**TASKS:**
- a) In the VAG Tuner Live thread, reproduce word for word the passage that begins at the words "## A3DFU (May" and stops after "be there 8)".
- b) Answer these questions using the VAG Tuner Live thread, one answer per line:
(i) At which venue is VAG Tuner Live being held?
(ii) On what date does the event take place?
(iii) What does A3DFU say they will add the event to?
- c) Condense the paragraph in the opening post of the VAG Tuner Live thread that starts "Hi guys and gals, is anyone attending" into a single shorter sentence, keeping its main facts.

--- start PROVIDED PASSAGE ---

# VAG Tuner Live - 16th July - anyone attending or fancy it?



## Truckerbyday1981 (Apr 12, 2017)

Hi guys and gals, is anyone attending VAG Tuner Live 16th July at Donnington Park? As I'm a newbie and don't really know anyone yet it be good to meet up with some of you to get to know you all. Hope to meet some of you soon.

Mark


----------



## A3DFU (May 7, 2002)

Truckerbyday1981 said:


> Hi guys and gals, is anyone attending VAG Tuner Live 16th July at Donnington Park? As I'm a newbie and don't really know anyone yet it be good to meet up with some of you to get to know you all. Hope to meet some of you soon.
> 
> Mark


Hi Mark,

I'll add it to the Events calendar soon, so the Forum will be there 8)


----------



## Truckerbyday1981 (Apr 12, 2017)

A3DFU said:


> Truckerbyday1981 said:
> 
> 
> > Hi guys and gals, is anyone attending VAG Tuner Live 16th July at Donnington Park? As I'm a newbie and don't really know anyone yet it be good to meet up with some of you to get to know you all. Hope to meet some of you soon.

--- end PROVIDED PASSAGE ---
--- start DATA SECTION ---

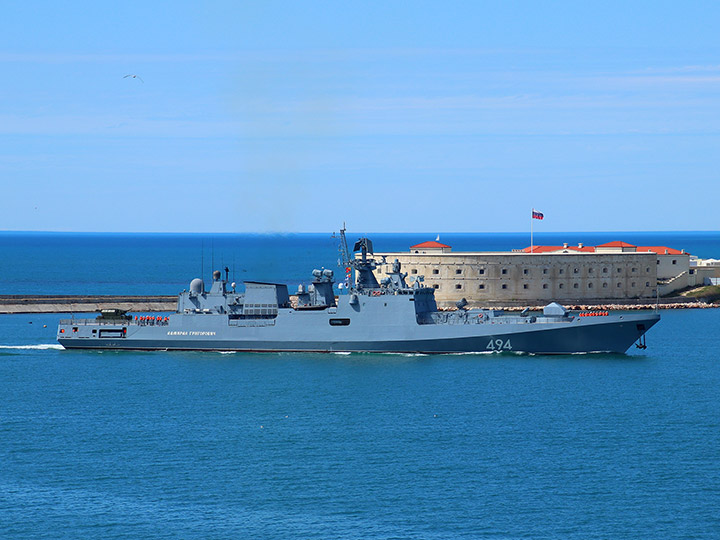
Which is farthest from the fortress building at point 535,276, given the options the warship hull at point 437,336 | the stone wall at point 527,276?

--- end DATA SECTION ---

**EXERCISE RESPONSES:**
- a)
## A3DFU (May 7, 2002)

Truckerbyday1981 said:


> Hi guys and gals, is anyone attending VAG Tuner Live 16th July at Donnington Park? As I'm a newbie and don't really know anyone yet it be good to meet up with some of you to get to know you all. Hope to meet some of you soon.
> 
> Mark


Hi Mark,

I'll add it to the Events calendar soon, so the Forum will be there 8)

- b)
(i) Donnington Park
(ii) 16th July
(iii) The Events calendar

- c) The poster is a newbie who doesn't know anyone yet, asks whether others are attending VAG Tuner Live at Donnington Park on 16th July, and hopes to meet some of them there.